Gelatin zymography assay

MMP-2 and MMP-9 activities in the BALF and lung tissues were determined by a gelatin zymography assay as described previously (Mo et al. 2009b; Mo et al. 2019; Wan et al. 2008; Wan et al. 2011; Zhang et al. 2016; Zhang et al. 2019). A total of 60 μL of BALF mixture (48 μL BALF + 12 μL 5x loading buffer) was loaded into each lane of 10% SDS-PAGE copolymerized with 0.5 mg/mL gelatin, which was used as the substrate under non-reducing conditions. Lung tissues were homogenized on ice in 20 volumes per tissue mass of RIPA lysis buffer supplemented with PMSF, protease inhibitor cocktail, and sodium orthovanadate (Santa Cruz Biotechnology, Santa Cruz, CA) using a Tissue-Tearor homogenizer (BioSpec Products, Bartlesville, OK). After the homogenate was centrifuged at 10,000 g for 15 min at 4°C, the supernatant was collected and the protein concentration was determined by Bio-Rad Protein Assay (Hercules, CA). 30 μg protein per lane was subjected to electrophoresis on 10% SDS-PAGE copolymerized with 0.5 mg/mL gelatin. After electrophoresis, the gels were washed at room temperature in 50 mM Tris-HCl buffer (pH 7.5) containing 2.5% Triton X-100 (Sigma, St. Louis, MO) for 1 h, changing the solution every 15 min. The gels were then incubated at 37°C overnight in 50 mM Tris-HCl buffer (pH 7.5) containing 0.2 M NaCl, 7.55 mM CaCl2, 1 μM ZnCl2, and 1% Triton X-100 with gentle shaking to develop the enzyme activity bands. After washing with distilled water twice, 5 min each time, the gels were stained with 0.1% Coomassie Brilliant Blue R-250 (Bio-Rad, Hercules, CA) and destained with 10% acetic acid until clear bands were observed against the background of Coomassie blue-stained gel.
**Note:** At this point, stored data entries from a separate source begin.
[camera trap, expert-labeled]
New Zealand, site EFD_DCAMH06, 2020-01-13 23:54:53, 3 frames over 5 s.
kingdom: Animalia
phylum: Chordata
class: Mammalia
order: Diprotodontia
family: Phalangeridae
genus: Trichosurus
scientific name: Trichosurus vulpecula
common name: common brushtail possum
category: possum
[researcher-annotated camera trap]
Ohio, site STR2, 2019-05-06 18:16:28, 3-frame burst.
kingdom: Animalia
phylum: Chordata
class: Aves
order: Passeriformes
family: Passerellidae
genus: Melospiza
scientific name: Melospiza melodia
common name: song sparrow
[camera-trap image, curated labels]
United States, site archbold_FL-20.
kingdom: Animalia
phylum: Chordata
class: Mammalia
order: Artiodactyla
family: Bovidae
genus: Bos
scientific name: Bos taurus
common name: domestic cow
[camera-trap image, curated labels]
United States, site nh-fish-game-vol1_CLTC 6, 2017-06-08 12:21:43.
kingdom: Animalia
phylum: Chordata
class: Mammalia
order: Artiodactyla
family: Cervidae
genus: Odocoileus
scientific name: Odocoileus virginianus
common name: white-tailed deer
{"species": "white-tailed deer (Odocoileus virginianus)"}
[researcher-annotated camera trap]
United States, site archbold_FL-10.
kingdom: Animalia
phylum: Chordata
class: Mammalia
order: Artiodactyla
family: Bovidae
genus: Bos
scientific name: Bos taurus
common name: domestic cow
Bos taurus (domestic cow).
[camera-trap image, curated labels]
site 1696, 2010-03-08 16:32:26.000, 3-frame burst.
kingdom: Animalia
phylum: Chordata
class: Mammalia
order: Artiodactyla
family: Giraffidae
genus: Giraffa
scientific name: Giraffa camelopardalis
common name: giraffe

Lung histology and trichrome staining

Mouse lung tissues were fixed in 10% neutral buffered formalin at an inflation pressure of 20 cm H2O for 5 min through a catheter inserted into the trachea, collected, and placed in 10% neutral buffered formalin overnight at 4°C. Lung tissues were then dehydrated stepwise through an ascending series of alcohol solutions and finally degreased in xylene. The tissues were embedded in paraffin and sectioned at 5 μm by a microtome (Thermo Scientific, Rockford, IL).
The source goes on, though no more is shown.